All of the kids who look up to stars who vape (we’re looking at you, Leo) might need to need to get another hobby, because the Food and Drug Administration will be making their vape life far less chill and more stressful due to a whole slew of new regulations. Vaping is already illegal on planes, and we mentioned earlier this summer that the FDA was considering stricter regulations on e-cigs and vapes, but starting on August, 8 new laws surrounding vaping are coming to a smoke shop near you.
According to USA Today all vaping products that have been on the market for 9 years or less need to pass a ‘regulation test’ required by the FDA so they can keep selling their products. Vaping products will have a two-year grace period while their application is being reviewed. Greg Conley, the president of The American Vaping Association (yes, that’s really a thing) is doing what he can to stop the regulations from happening, claiming that because of the new set of rules the vaping industry will be gone in a puff of smoke (or e-liquid) by 2018. Stores who sell e-cigs and vaping gear will also be required to be more vigilant with asking their customers for identification. Anyone who appears to look under the age of 27 will be asked for their ID when purchasing vaping supplies and nobody under the age of 18 will be able to buy anything at vape shops. Most states have their own laws regarding selling e-cigs, hookah, pipe tobacco, and hand-rolled cigars to minors, but on August, 8 these laws will be across the United States affecting young vapers from Portland, ME to Portland, OR.

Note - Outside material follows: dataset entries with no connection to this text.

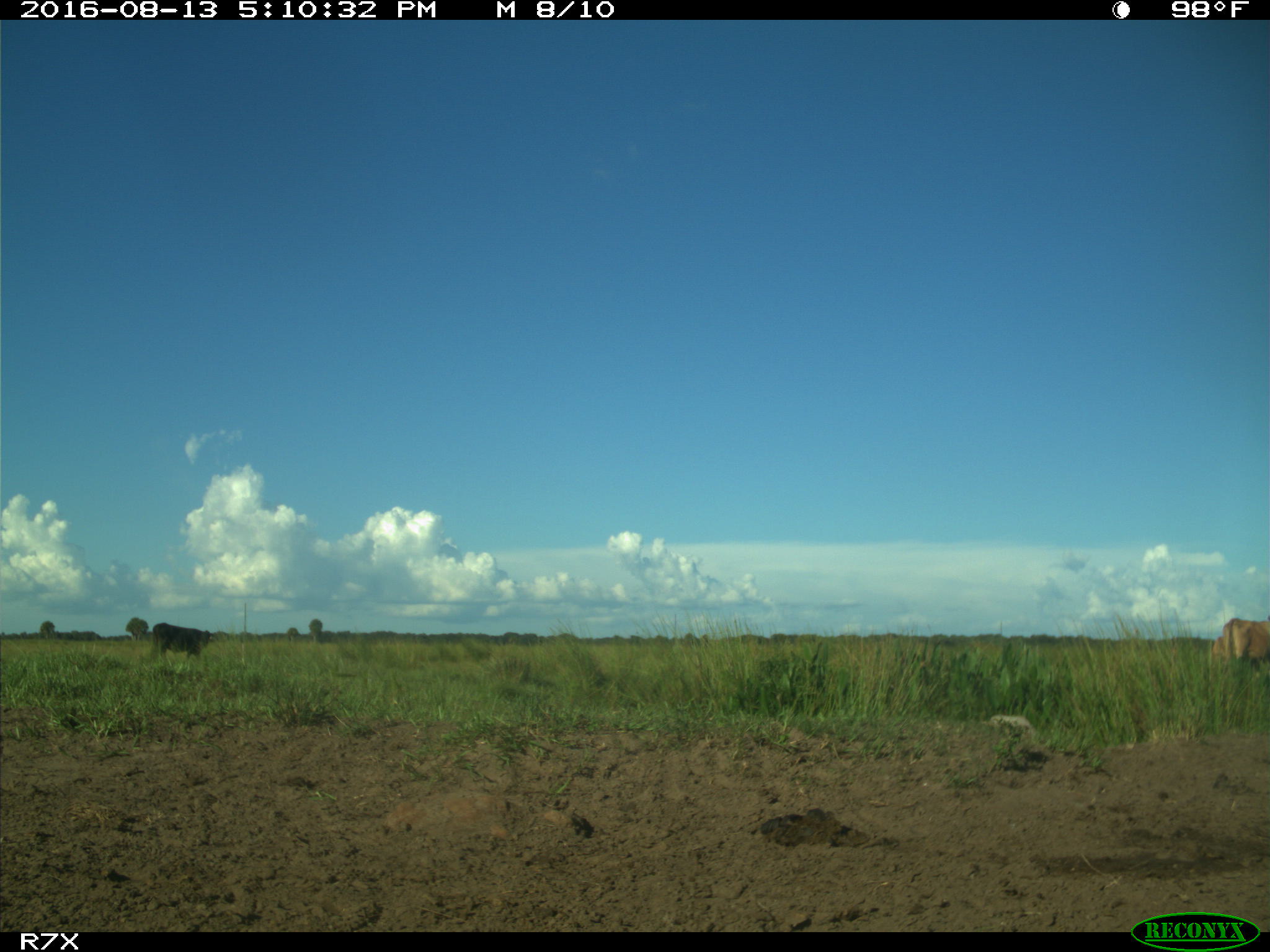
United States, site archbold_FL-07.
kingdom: Animalia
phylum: Chordata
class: Mammalia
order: Artiodactyla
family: Bovidae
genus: Bos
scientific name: Bos taurus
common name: domestic cow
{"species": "Bos taurus (domestic cow)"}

Although cigarette smoking is down for minors, e-cigs are up drastically. The Centers for Disease Control and Prevention claim that in 2011 only 1.5% of high school students used these products in 2011, within 4 years that number went up to a staggering 16%. The American Lung Association sees vaping not as a safe alternative to cigarettes, but rather a gateway to them. A representative for the health organization spoke about the new law stating,“It will help prevent young people from starting to use tobacco, and help consumers better understand the risks of using these products.”